> [Text provided]
Shanghai has shut down the accounts of over a thousand of live streamers as part of the Chinese government’s extensive overhaul of live streaming platforms.

On Tuesday, the Shanghai Public Security Bureau held a press conference to publicise its progress since July, when a crackdown on online broadcasting platforms was announced.

live streaming site bilibili

Live streaming site Bilibili. Photo: Screenshot.

According to mainland news outlet NetEase, the bureau announced that it had performed real-name verification for around 450,000 live streamers, in addition to shutting down over a thousand. To broadcast, live streaming hosts must verify their identity with ID cards or other documents containing a clear headshot. Other users on the platforms must use their mobile phone numbers to register.

In July, China’s Ministry of Public Security announced that it would perform a thorough overhaul of online live streaming platforms. The move was intended to crack down upon three types of live streaming sites, according to an announcement from the ministry.

live streaming

A broadcast on live-streaming platform Douyu. Photo: Screenshot.

Entries on spatial positioning

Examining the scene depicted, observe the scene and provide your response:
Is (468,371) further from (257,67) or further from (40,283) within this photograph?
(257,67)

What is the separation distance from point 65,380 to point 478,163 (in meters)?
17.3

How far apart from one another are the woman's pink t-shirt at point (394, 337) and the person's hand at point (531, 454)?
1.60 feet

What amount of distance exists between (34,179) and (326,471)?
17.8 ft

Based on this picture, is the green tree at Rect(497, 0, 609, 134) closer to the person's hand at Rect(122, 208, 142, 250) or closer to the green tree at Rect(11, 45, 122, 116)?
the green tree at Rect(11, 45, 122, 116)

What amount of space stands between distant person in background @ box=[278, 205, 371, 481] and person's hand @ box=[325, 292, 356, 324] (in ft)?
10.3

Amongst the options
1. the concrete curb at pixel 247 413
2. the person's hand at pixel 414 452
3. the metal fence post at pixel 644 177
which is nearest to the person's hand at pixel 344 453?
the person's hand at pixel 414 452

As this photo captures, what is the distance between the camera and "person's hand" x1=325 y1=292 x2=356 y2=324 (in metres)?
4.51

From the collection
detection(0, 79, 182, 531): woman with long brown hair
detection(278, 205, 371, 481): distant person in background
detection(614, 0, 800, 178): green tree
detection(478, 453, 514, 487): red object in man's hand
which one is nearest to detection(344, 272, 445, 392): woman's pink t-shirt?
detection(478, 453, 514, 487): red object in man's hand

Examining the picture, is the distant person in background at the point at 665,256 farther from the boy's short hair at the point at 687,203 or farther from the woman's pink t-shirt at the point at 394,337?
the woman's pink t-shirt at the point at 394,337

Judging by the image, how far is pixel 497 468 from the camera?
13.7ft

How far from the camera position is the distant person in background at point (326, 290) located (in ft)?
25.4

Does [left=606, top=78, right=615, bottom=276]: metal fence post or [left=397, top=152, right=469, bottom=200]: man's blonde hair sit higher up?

> [Stated exercise]
Using the article on Shanghai's live streaming crackdown, decide whether each statement agrees with it: 1. The Shanghai Public Security Bureau held its press conference on a Tuesday. 2. Users other than hosts register with ID cards. 3. The ministry's overhaul targeted four types of live streaming sites. Answer yes or no for each and quote the deciding words. The records play no part in what is asked here.

> [Expected answer]
1. Yes: "On Tuesday, the Shanghai Public Security Bureau held a press conference"
2. No: "Other users on the platforms must use their mobile phone numbers to register."
3. No: "The move was intended to crack down upon three types of live streaming sites"